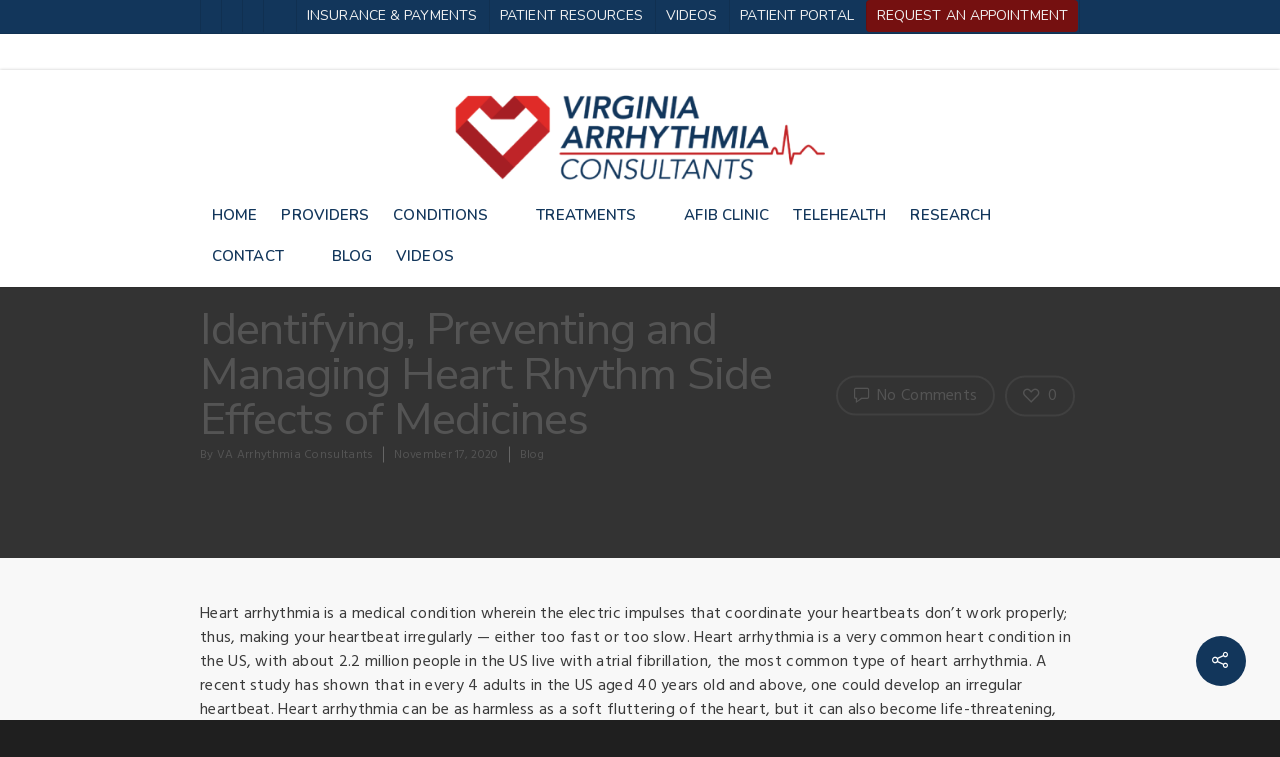

--- FILE ---
content_type: text/css; charset=utf-8
request_url: https://www.vaheartbeat.com/wp-content/cache/autoptimize/autoptimize_single_8139db440ec4434db0edbcd5b7bc4166.php?ver=10.0.1
body_size: 774
content:
*{-webkit-box-sizing:border-box;-moz-box-sizing:border-box;box-sizing:border-box}.container,.post-area.standard-minimal.full-width-content article.post .inner-wrap{margin:0 auto;position:relative}.container,.post-area.standard-minimal.full-width-content article.post .inner-wrap{max-width:880px}@media only screen and (min-width:1300px) and (max-width:1500px){html body[data-header-format=left-header][data-ext-responsive=false] .container,html body[data-header-format=left-header][data-ext-responsive=false] .post-area.standard-minimal.full-width-content article.post .inner-wrap,body[data-header-format=left-header][data-ext-responsive=false] .nectar-recent-posts-slider .flickity-page-dots{max-width:900px}}@media only screen and (min-width:1150px) and (max-width:1300px){html body[data-header-format=left-header][data-ext-responsive=false] .container,html body[data-header-format=left-header][data-ext-responsive=false] .post-area.standard-minimal.full-width-content article.post .inner-wrap,body[data-header-format=left-header][data-ext-responsive=false] .nectar-recent-posts-slider .flickity-page-dots{max-width:800px}}@media only screen and (min-width:1000px) and (max-width:1150px){html body[data-header-format=left-header][data-ext-responsive=false] .container,html body[data-header-format=left-header][data-ext-responsive=false] .post-area.standard-minimal.full-width-content article.post .inner-wrap,body[data-header-format=left-header][data-ext-responsive=false] .nectar-recent-posts-slider .flickity-page-dots{max-width:650px}}.row{position:relative}.row:after,.col:after,.clr:after,.group:after{content:"";display:block;height:0;clear:both;visibility:hidden}.row,div.clear{padding-bottom:24px}.col{position:relative;display:block;float:left;width:100%}@media (min-width:690px){.col{margin-right:2%}.wpb_column{margin-right:0}}.col.col_last{margin-right:0}.col:last-child{margin-right:0}@media (min-width:690px){.span_1{width:6.5%}.span_2{width:15%}.span_3{width:23.5%}.span_4{width:32%}.span_5{width:40.5%}.span_6{width:49%}.span_7{width:57.5%}.span_8{width:66%}.span_9{width:74.5%}.span_10{width:83%}.span_11{width:91.5%}.span_12{width:100%}.full-width-content.vc_row-fluid .vc_span1,.full-width-content.vc_row-fluid .vc_col-sm-1,.vc_row-fluid[data-column-margin=none] .vc_span1,.vc_row-fluid[data-column-margin=none] .vc_col-sm-1{width:8.33%}.full-width-content.vc_row-fluid .vc_span2,.full-width-content.vc_row-fluid .vc_col-sm-2,.vc_row-fluid[data-column-margin=none] .vc_span2,.vc_row-fluid[data-column-margin=none] .vc_col-sm-2{width:16.66%}.full-width-content.vc_row-fluid .vc_span3,.full-width-content.vc_row-fluid .vc_col-sm-3,.vc_row-fluid[data-column-margin=none] .vc_span3,.vc_row-fluid[data-column-margin=none] .vc_col-sm-3{width:25%}.full-width-content.vc_row-fluid .vc_span4,.full-width-content.vc_row-fluid .vc_col-sm-4,.vc_row-fluid[data-column-margin=none] .vc_span4,.vc_row-fluid[data-column-margin=none] .vc_col-sm-4{width:33.33%}.full-width-content.vc_row-fluid .vc_span5,.full-width-content.vc_row-fluid .vc_col-sm-5,.vc_row-fluid[data-column-margin=none] .vc_span5,.vc_row-fluid[data-column-margin=none] .vc_col-sm-5{width:41.5%}.full-width-content.vc_row-fluid .vc_span6,.full-width-content.vc_row-fluid .vc_col-sm-6,.vc_row-fluid[data-column-margin=none] .vc_span6,.vc_row-fluid[data-column-margin=none] .vc_col-sm-6{width:50%}.full-width-content.vc_row-fluid .vc_span7,.full-width-content.vc_row-fluid .vc_col-sm-7,.vc_row-fluid[data-column-margin=none] .vc_span7,.vc_row-fluid[data-column-margin=none] .vc_col-sm-7{width:58.3%}.full-width-content.vc_row-fluid .vc_span8,.full-width-content.vc_row-fluid .vc_col-sm-8,.vc_row-fluid[data-column-margin=none] .vc_span8,.vc_row-fluid[data-column-margin=none] .vc_col-sm-8{width:66.66%}.full-width-content.vc_row-fluid .vc_span9,.full-width-content.vc_row-fluid .vc_col-sm-9,.vc_row-fluid[data-column-margin=none] .vc_span9,.vc_row-fluid[data-column-margin=none] .vc_col-sm-9{width:75%}.full-width-content.vc_row-fluid .vc_span10,.full-width-content.vc_row-fluid .vc_col-sm-10,.vc_row-fluid[data-column-margin=none] .vc_span10,.vc_row-fluid[data-column-margin=none] .vc_col-sm-10{width:83%}.full-width-content.vc_row-fluid .vc_span11,.full-width-content.vc_row-fluid .vc_col-sm-11,.vc_row-fluid[data-column-margin=none] .vc_span11,.vc_row-fluid[data-column-margin=none] .vc_col-sm-11{width:91.5%}.full-width-content.vc_row-fluid .vc_span12,.full-width-content.vc_row-fluid .vc_col-sm-12,.vc_row-fluid[data-column-margin=none] .vc_span12,.vc_row-fluid[data-column-margin=none] .vc_col-sm-12{width:100%}.full-width-content.vc_row-fluid .wpb_column,.vc_row-fluid[data-column-margin=none] .wpb_column{margin-left:0!important}.full-width-content.vc_row-fluid .wpb_column .wpb_row,.full-width-content.vc_row-fluid .wpb_column .wpb_wrapper{margin:0}}.vc_row-fluid[data-column-margin=none]{margin-bottom:0}body #page-header-bg .row{visibility:visible}.wpb_row .row-bg-wrap .row-bg-overlay{display:block;position:absolute;top:0;left:0;width:100%;height:100%;content:' ';z-index:2;backface-visibility:hidden}.wpb_column .column-bg-overlay{pointer-events:none;position:absolute;z-index:0;height:100%;width:100%;top:0;left:0;content:' ';display:block;opacity:0;transition:background-color .45s cubic-bezier(.25,1,.33,1),opacity .45s cubic-bezier(.25,1,.33,1);-webkit-transition:background-color .45s cubic-bezier(.25,1,.33,1),opacity .45s cubic-bezier(.25,1,.33,1)}

--- FILE ---
content_type: text/plain
request_url: https://www.google-analytics.com/j/collect?v=1&_v=j102&a=1716000638&t=pageview&_s=1&dl=https%3A%2F%2Fwww.vaheartbeat.com%2F2020%2F11%2F17%2Fidentifying-preventing-and-managing-heart-rhythm-side-effects-of-medicines%2F&ul=en-us%40posix&dt=Managing%20Heart%20Rhythm%20Side%20Effects%20of%20Medicines%20%7C%20VA%20Heart%20Beat&sr=1280x720&vp=1280x720&_u=IEBAAEABAAAAACAAI~&jid=1786404026&gjid=321208894&cid=4664546.1768681123&tid=UA-146356898-1&_gid=1499890525.1768681123&_r=1&_slc=1&z=291462240
body_size: -451
content:
2,cG-S9LVQ31SF6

PROBLEM DESCRIPTION:
Except for the pictures, the whole listing above should be transcribed exactly.

TASK SOLUTION:
--- FILE ---
content_type: text/css; charset=utf-8
request_url: https://www.vaheartbeat.com/wp-content/cache/autoptimize/autoptimize_single_8139db440ec4434db0edbcd5b7bc4166.php?ver=10.0.1
body_size: 774
content:
*{-webkit-box-sizing:border-box;-moz-box-sizing:border-box;box-sizing:border-box}.container,.post-area.standard-minimal.full-width-content article.post .inner-wrap{margin:0 auto;position:relative}.container,.post-area.standard-minimal.full-width-content article.post .inner-wrap{max-width:880px}@media only screen and (min-width:1300px) and (max-width:1500px){html body[data-header-format=left-header][data-ext-responsive=false] .container,html body[data-header-format=left-header][data-ext-responsive=false] .post-area.standard-minimal.full-width-content article.post .inner-wrap,body[data-header-format=left-header][data-ext-responsive=false] .nectar-recent-posts-slider .flickity-page-dots{max-width:900px}}@media only screen and (min-width:1150px) and (max-width:1300px){html body[data-header-format=left-header][data-ext-responsive=false] .container,html body[data-header-format=left-header][data-ext-responsive=false] .post-area.standard-minimal.full-width-content article.post .inner-wrap,body[data-header-format=left-header][data-ext-responsive=false] .nectar-recent-posts-slider .flickity-page-dots{max-width:800px}}@media only screen and (min-width:1000px) and (max-width:1150px){html body[data-header-format=left-header][data-ext-responsive=false] .container,html body[data-header-format=left-header][data-ext-responsive=false] .post-area.standard-minimal.full-width-content article.post .inner-wrap,body[data-header-format=left-header][data-ext-responsive=false] .nectar-recent-posts-slider .flickity-page-dots{max-width:650px}}.row{position:relative}.row:after,.col:after,.clr:after,.group:after{content:"";display:block;height:0;clear:both;visibility:hidden}.row,div.clear{padding-bottom:24px}.col{position:relative;display:block;float:left;width:100%}@media (min-width:690px){.col{margin-right:2%}.wpb_column{margin-right:0}}.col.col_last{margin-right:0}.col:last-child{margin-right:0}@media (min-width:690px){.span_1{width:6.5%}.span_2{width:15%}.span_3{width:23.5%}.span_4{width:32%}.span_5{width:40.5%}.span_6{width:49%}.span_7{width:57.5%}.span_8{width:66%}.span_9{width:74.5%}.span_10{width:83%}.span_11{width:91.5%}.span_12{width:100%}.full-width-content.vc_row-fluid .vc_span1,.full-width-content.vc_row-fluid .vc_col-sm-1,.vc_row-fluid[data-column-margin=none] .vc_span1,.vc_row-fluid[data-column-margin=none] .vc_col-sm-1{width:8.33%}.full-width-content.vc_row-fluid .vc_span2,.full-width-content.vc_row-fluid .vc_col-sm-2,.vc_row-fluid[data-column-margin=none] .vc_span2,.vc_row-fluid[data-column-margin=none] .vc_col-sm-2{width:16.66%}.full-width-content.vc_row-fluid .vc_span3,.full-width-content.vc_row-fluid .vc_col-sm-3,.vc_row-fluid[data-column-margin=none] .vc_span3,.vc_row-fluid[data-column-margin=none] .vc_col-sm-3{width:25%}.full-width-content.vc_row-fluid .vc_span4,.full-width-content.vc_row-fluid .vc_col-sm-4,.vc_row-fluid[data-column-margin=none] .vc_span4,.vc_row-fluid[data-column-margin=none] .vc_col-sm-4{width:33.33%}.full-width-content.vc_row-fluid .vc_span5,.full-width-content.vc_row-fluid .vc_col-sm-5,.vc_row-fluid[data-column-margin=none] .vc_span5,.vc_row-fluid[data-column-margin=none] .vc_col-sm-5{width:41.5%}.full-width-content.vc_row-fluid .vc_span6,.full-width-content.vc_row-fluid .vc_col-sm-6,.vc_row-fluid[data-column-margin=none] .vc_span6,.vc_row-fluid[data-column-margin=none] .vc_col-sm-6{width:50%}.full-width-content.vc_row-fluid .vc_span7,.full-width-content.vc_row-fluid .vc_col-sm-7,.vc_row-fluid[data-column-margin=none] .vc_span7,.vc_row-fluid[data-column-margin=none] .vc_col-sm-7{width:58.3%}.full-width-content.vc_row-fluid .vc_span8,.full-width-content.vc_row-fluid .vc_col-sm-8,.vc_row-fluid[data-column-margin=none] .vc_span8,.vc_row-fluid[data-column-margin=none] .vc_col-sm-8{width:66.66%}.full-width-content.vc_row-fluid .vc_span9,.full-width-content.vc_row-fluid .vc_col-sm-9,.vc_row-fluid[data-column-margin=none] .vc_span9,.vc_row-fluid[data-column-margin=none] .vc_col-sm-9{width:75%}.full-width-content.vc_row-fluid .vc_span10,.full-width-content.vc_row-fluid .vc_col-sm-10,.vc_row-fluid[data-column-margin=none] .vc_span10,.vc_row-fluid[data-column-margin=none] .vc_col-sm-10{width:83%}.full-width-content.vc_row-fluid .vc_span11,.full-width-content.vc_row-fluid .vc_col-sm-11,.vc_row-fluid[data-column-margin=none] .vc_span11,.vc_row-fluid[data-column-margin=none] .vc_col-sm-11{width:91.5%}.full-width-content.vc_row-fluid .vc_span12,.full-width-content.vc_row-fluid .vc_col-sm-12,.vc_row-fluid[data-column-margin=none] .vc_span12,.vc_row-fluid[data-column-margin=none] .vc_col-sm-12{width:100%}.full-width-content.vc_row-fluid .wpb_column,.vc_row-fluid[data-column-margin=none] .wpb_column{margin-left:0!important}.full-width-content.vc_row-fluid .wpb_column .wpb_row,.full-width-content.vc_row-fluid .wpb_column .wpb_wrapper{margin:0}}.vc_row-fluid[data-column-margin=none]{margin-bottom:0}body #page-header-bg .row{visibility:visible}.wpb_row .row-bg-wrap .row-bg-overlay{display:block;position:absolute;top:0;left:0;width:100%;height:100%;content:' ';z-index:2;backface-visibility:hidden}.wpb_column .column-bg-overlay{pointer-events:none;position:absolute;z-index:0;height:100%;width:100%;top:0;left:0;content:' ';display:block;opacity:0;transition:background-color .45s cubic-bezier(.25,1,.33,1),opacity .45s cubic-bezier(.25,1,.33,1);-webkit-transition:background-color .45s cubic-bezier(.25,1,.33,1),opacity .45s cubic-bezier(.25,1,.33,1)}

--- FILE ---
content_type: text/plain
request_url: https://www.google-analytics.com/j/collect?v=1&_v=j102&a=1716000638&t=pageview&_s=1&dl=https%3A%2F%2Fwww.vaheartbeat.com%2F2020%2F11%2F17%2Fidentifying-preventing-and-managing-heart-rhythm-side-effects-of-medicines%2F&ul=en-us%40posix&dt=Managing%20Heart%20Rhythm%20Side%20Effects%20of%20Medicines%20%7C%20VA%20Heart%20Beat&sr=1280x720&vp=1280x720&_u=IEBAAEABAAAAACAAI~&jid=1786404026&gjid=321208894&cid=4664546.1768681123&tid=UA-146356898-1&_gid=1499890525.1768681123&_r=1&_slc=1&z=291462240
body_size: -451
content:
2,cG-S9LVQ31SF6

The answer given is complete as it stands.